Abstract

To compare the recently introduced rotary FlexMaster instruments with Lightspeed instruments and NiTi hand files in preparing curved root canals. Root canals of extracted molars were shaped with rotary FlexMaster instruments ('FM': n = 45), Lightspeed instruments ('LS': n = 46), and NiTi hand files (n = 45) using the balanced-force technique. The apical preparation size was 40. Root canal instrumentation was carried out in a phantom head under clinical conditions. A re-assembly technique allowed a comparison of the canal outline before and after preparation. Root sections 2.5 mm short of working length were used to calculate the percentage of prepared canal outline (= PPO) and the amount of root canal transportation. Loss of working length, fracture rate and time spent on complete preparation were also recorded. The highest PPO values were found in the LS group (mean = 63% [95% CI: 55%; 70%]). Although not statistically significant, lower PPO values were detected for FM instruments (mean = 55% [95% CI: 49%; 62%]) and for hand files (mean = 53% [95% CI: 47%; 59%]).
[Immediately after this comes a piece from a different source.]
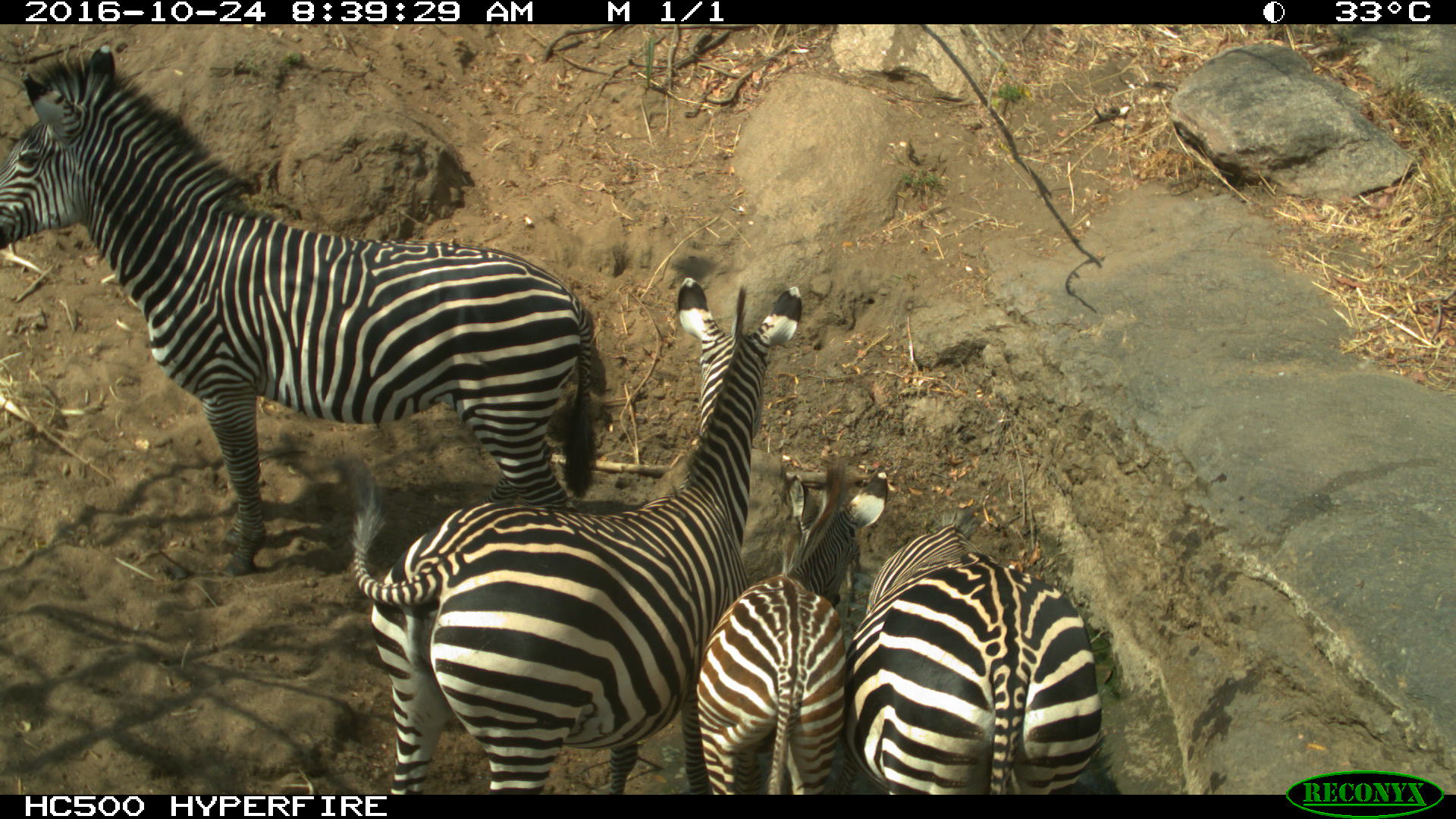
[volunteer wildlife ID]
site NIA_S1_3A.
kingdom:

The incidence of root canal transportation exceeding 0.1 mm was significantly lower in the LS group than in the FM group. Loss of working length of 0.5 mm occurred in five cases (LS group: 4x; FM group: 1x). Two LS instruments fractured. Half the time was needed for root canal preparation with FM instruments than with hand files. Rotary FM instruments are suitable for preparing curved root canals. They provided results similar to LS instruments with minimal risk of instrument fracture but increased risk of root canal transportation.